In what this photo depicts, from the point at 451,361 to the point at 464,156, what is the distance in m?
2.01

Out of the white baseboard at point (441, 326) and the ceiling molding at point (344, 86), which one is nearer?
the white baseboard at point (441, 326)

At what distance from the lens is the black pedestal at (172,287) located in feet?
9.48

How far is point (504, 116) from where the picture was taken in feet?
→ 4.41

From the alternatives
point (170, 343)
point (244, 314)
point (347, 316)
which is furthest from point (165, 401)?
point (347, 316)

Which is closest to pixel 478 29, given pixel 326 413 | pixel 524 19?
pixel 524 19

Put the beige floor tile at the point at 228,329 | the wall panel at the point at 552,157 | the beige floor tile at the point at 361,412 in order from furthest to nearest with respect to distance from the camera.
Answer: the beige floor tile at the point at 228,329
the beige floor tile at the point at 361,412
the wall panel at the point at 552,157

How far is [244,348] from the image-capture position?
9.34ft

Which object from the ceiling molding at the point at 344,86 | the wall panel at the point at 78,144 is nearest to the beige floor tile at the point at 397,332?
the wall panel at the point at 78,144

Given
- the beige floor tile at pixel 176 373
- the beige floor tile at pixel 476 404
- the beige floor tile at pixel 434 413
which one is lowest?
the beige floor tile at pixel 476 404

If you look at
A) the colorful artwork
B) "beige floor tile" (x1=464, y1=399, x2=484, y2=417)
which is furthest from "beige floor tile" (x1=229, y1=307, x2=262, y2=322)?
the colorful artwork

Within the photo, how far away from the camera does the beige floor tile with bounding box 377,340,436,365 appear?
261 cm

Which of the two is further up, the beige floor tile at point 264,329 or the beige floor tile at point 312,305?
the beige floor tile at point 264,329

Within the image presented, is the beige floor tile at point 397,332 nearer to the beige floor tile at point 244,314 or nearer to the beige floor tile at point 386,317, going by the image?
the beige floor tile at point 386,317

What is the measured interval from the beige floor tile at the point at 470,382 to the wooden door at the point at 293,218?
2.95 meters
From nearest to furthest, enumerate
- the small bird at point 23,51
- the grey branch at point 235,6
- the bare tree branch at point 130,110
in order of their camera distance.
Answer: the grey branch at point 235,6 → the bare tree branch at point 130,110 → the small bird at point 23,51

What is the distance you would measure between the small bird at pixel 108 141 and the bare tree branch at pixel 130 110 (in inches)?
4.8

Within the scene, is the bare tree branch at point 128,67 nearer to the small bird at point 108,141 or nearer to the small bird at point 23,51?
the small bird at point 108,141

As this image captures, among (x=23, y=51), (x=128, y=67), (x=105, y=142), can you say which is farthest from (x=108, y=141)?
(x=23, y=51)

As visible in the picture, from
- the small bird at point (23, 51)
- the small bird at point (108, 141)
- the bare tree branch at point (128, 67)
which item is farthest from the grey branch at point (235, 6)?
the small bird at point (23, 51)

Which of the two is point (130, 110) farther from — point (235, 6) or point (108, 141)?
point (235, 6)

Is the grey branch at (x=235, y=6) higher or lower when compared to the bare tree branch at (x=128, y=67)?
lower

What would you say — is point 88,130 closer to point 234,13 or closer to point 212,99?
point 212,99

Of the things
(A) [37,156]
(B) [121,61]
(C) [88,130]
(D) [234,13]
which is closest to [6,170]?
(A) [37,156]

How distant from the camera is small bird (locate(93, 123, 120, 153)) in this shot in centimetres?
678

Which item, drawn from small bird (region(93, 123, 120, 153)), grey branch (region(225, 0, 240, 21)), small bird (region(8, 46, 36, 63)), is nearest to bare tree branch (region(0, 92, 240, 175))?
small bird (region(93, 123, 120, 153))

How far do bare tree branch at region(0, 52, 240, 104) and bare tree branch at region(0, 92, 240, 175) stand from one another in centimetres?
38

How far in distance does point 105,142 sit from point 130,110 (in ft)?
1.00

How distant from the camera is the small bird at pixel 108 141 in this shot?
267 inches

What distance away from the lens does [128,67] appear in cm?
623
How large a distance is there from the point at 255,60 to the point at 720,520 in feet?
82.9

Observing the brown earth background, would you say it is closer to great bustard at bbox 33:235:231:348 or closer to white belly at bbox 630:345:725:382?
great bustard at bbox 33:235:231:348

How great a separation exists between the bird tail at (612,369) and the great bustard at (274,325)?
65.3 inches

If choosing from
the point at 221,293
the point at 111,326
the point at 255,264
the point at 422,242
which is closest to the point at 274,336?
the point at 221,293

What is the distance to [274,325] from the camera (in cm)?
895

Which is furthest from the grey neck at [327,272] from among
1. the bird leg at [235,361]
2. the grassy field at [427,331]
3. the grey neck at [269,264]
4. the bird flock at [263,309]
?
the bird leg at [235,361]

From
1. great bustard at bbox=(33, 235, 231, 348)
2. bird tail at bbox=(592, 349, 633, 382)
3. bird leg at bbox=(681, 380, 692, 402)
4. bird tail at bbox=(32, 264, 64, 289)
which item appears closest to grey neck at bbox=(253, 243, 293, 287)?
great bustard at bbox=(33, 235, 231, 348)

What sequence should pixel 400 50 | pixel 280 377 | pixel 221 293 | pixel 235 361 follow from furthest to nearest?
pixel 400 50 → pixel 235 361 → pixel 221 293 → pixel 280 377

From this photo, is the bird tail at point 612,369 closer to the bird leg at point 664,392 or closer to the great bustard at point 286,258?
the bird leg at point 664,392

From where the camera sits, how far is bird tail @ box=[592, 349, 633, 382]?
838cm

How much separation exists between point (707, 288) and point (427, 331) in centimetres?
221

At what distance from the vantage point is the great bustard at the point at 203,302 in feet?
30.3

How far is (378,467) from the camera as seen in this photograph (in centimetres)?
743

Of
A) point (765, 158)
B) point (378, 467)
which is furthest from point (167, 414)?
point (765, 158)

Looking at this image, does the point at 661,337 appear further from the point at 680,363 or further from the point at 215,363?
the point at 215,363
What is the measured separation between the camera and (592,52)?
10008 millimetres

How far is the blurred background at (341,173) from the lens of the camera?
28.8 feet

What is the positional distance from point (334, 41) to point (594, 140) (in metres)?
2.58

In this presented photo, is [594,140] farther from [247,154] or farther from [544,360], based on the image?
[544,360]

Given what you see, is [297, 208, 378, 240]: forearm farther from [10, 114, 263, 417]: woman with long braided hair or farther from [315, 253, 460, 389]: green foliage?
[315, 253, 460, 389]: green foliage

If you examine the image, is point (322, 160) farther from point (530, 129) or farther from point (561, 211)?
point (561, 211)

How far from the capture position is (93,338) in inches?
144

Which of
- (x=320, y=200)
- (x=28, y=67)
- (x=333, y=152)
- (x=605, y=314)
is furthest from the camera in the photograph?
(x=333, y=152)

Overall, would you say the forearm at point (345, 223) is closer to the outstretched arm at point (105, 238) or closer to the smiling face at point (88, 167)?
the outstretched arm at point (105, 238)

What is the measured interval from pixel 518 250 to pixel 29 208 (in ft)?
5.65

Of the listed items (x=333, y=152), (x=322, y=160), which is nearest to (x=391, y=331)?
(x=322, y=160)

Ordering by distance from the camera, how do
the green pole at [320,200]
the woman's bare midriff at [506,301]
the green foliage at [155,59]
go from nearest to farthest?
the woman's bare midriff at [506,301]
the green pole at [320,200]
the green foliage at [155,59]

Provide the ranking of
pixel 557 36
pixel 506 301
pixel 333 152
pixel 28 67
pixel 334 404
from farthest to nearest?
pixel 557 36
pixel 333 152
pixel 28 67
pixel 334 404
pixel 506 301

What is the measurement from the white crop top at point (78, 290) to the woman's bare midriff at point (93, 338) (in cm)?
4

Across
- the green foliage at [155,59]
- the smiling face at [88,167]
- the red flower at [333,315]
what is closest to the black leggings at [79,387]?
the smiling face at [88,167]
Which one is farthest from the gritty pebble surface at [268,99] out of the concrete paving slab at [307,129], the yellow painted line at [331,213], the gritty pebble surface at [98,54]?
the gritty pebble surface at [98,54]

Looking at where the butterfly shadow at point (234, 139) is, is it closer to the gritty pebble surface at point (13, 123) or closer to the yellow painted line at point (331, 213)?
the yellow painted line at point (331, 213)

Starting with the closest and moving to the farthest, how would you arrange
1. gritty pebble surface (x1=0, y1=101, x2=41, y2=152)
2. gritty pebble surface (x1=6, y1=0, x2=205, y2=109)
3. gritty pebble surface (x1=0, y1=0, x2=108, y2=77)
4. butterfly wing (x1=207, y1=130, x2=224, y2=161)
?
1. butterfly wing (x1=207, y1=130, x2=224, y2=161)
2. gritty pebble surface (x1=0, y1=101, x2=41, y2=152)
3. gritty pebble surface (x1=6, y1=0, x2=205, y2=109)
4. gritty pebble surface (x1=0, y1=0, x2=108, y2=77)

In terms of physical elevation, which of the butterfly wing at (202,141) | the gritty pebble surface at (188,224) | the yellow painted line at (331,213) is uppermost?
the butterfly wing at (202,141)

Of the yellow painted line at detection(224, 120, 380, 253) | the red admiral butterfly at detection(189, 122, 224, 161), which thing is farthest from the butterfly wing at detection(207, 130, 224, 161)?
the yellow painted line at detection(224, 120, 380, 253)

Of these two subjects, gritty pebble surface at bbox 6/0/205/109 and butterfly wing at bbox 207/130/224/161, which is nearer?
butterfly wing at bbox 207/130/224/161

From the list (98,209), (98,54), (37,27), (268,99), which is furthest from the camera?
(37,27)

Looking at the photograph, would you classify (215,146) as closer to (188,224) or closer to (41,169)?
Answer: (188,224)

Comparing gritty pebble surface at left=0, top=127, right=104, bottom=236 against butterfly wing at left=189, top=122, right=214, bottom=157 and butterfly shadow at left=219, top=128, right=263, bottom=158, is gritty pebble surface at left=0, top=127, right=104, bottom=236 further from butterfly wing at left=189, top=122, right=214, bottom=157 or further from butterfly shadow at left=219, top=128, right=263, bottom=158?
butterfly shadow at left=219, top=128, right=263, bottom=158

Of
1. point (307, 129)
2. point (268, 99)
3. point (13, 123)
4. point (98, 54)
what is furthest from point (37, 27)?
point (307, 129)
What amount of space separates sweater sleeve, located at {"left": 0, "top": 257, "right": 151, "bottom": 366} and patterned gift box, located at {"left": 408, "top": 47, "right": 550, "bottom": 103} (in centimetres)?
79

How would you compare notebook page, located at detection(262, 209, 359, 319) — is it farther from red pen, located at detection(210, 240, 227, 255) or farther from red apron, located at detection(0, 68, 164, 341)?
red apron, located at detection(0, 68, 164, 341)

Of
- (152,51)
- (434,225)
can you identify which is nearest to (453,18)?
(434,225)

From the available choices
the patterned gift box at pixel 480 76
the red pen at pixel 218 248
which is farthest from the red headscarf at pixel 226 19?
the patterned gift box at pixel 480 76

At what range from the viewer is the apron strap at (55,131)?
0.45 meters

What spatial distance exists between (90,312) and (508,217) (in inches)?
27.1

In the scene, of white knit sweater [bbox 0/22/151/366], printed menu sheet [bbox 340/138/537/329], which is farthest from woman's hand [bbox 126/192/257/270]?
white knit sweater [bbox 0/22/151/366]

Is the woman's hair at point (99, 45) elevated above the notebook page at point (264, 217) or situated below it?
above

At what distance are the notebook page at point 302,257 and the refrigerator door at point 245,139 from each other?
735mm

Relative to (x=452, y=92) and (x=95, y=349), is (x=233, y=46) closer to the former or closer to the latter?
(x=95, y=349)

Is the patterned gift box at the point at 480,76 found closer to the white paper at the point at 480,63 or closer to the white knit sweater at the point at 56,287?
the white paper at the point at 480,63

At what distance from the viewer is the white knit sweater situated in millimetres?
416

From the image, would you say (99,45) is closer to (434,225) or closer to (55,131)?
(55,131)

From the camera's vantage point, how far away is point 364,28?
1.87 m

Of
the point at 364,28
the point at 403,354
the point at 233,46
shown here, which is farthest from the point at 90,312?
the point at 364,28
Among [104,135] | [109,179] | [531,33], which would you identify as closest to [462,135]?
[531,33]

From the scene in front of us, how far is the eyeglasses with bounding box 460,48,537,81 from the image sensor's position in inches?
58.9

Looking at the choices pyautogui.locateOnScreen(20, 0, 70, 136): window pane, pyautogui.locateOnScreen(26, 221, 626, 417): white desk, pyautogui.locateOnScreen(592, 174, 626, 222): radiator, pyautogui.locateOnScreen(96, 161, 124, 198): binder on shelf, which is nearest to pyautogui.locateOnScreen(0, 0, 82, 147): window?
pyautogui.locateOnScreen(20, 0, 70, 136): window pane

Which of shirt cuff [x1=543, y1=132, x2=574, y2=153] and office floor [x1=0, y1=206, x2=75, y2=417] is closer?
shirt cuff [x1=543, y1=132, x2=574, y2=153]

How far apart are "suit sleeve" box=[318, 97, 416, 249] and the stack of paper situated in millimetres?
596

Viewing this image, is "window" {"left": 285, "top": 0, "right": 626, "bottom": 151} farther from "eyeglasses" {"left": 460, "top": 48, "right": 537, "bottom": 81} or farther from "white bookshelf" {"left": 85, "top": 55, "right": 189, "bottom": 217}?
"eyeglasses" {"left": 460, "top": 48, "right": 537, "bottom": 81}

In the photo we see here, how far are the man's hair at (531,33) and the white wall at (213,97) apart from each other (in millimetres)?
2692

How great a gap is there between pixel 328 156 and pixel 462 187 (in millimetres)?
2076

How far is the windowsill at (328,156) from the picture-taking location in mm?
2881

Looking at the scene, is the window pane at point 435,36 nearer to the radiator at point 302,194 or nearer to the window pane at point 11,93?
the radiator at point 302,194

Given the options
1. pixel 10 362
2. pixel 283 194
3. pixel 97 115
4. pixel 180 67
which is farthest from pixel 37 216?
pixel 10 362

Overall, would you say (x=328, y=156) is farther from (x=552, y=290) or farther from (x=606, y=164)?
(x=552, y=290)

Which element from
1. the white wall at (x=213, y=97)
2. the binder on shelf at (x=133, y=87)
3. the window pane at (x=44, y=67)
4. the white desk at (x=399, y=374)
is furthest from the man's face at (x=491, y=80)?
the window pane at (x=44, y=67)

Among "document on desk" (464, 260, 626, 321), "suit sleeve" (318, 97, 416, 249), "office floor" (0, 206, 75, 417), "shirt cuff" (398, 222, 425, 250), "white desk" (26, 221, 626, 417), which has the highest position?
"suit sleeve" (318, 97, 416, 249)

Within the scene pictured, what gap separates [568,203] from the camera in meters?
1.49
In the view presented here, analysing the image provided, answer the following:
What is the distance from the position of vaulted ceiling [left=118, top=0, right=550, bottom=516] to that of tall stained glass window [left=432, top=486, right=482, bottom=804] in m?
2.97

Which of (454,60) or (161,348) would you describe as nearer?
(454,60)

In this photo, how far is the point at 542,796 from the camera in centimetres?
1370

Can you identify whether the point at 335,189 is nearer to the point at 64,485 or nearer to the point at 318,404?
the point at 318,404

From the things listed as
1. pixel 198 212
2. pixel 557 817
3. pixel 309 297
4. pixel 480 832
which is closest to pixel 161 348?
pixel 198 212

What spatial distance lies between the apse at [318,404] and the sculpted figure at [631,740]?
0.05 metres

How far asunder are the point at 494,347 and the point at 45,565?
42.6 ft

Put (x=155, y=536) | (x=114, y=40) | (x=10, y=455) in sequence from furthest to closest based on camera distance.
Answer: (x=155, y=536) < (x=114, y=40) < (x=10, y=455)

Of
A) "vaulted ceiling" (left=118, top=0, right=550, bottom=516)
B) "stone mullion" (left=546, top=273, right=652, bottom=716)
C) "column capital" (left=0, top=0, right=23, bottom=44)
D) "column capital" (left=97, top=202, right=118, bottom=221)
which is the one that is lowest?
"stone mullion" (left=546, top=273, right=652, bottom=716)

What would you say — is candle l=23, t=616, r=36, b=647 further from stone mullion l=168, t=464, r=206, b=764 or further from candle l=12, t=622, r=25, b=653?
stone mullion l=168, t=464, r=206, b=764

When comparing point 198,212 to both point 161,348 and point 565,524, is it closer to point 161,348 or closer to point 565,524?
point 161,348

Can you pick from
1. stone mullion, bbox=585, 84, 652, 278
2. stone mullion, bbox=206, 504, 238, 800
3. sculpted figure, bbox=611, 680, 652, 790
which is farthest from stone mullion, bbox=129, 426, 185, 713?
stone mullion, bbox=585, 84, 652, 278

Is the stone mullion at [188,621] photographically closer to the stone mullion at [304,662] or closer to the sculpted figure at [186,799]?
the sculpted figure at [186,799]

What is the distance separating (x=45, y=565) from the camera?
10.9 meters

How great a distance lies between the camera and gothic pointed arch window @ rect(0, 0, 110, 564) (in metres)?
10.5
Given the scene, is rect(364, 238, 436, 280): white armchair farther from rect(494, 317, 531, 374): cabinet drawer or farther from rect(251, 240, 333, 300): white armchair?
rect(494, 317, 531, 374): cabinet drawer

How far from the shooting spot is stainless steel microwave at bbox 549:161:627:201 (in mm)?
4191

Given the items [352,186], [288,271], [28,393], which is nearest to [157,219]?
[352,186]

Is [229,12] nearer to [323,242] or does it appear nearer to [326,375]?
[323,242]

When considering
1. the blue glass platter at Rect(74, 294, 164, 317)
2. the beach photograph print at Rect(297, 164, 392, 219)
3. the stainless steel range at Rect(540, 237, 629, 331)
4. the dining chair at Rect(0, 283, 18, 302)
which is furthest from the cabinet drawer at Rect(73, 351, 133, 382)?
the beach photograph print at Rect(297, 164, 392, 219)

*****

## Exercise instructions
Repeat, word for word, every line from the line that contains "When comparing point" to the end of the entries; include both of those lines and no others.

## Solution to this task
When comparing point 198,212 to both point 161,348 and point 565,524, is it closer to point 161,348 or closer to point 565,524?
point 161,348

Can you pick from
1. stone mullion, bbox=585, 84, 652, 278
2. stone mullion, bbox=206, 504, 238, 800
3. sculpted figure, bbox=611, 680, 652, 790
which is farthest from stone mullion, bbox=129, 426, 185, 713?
stone mullion, bbox=585, 84, 652, 278

Is the stone mullion at [188,621] photographically closer to the stone mullion at [304,662] or closer to the sculpted figure at [186,799]?
the sculpted figure at [186,799]

What is the distance separating (x=45, y=565) from the camera?
10.9 meters

How great a distance lies between the camera and gothic pointed arch window @ rect(0, 0, 110, 564) (in metres)?
10.5
Given the scene, is rect(364, 238, 436, 280): white armchair farther from rect(494, 317, 531, 374): cabinet drawer or farther from rect(251, 240, 333, 300): white armchair?
rect(494, 317, 531, 374): cabinet drawer

How far from the shooting spot is stainless steel microwave at bbox 549:161:627:201 (in mm)?
4191

Given the items [352,186], [288,271], [28,393], which is nearest to [157,219]?
[352,186]

Is [229,12] nearer to [323,242] or does it appear nearer to [326,375]?
[323,242]

When considering
1. the blue glass platter at Rect(74, 294, 164, 317)
2. the beach photograph print at Rect(297, 164, 392, 219)
3. the stainless steel range at Rect(540, 237, 629, 331)
4. the dining chair at Rect(0, 283, 18, 302)
which is furthest from the cabinet drawer at Rect(73, 351, 133, 382)?
the beach photograph print at Rect(297, 164, 392, 219)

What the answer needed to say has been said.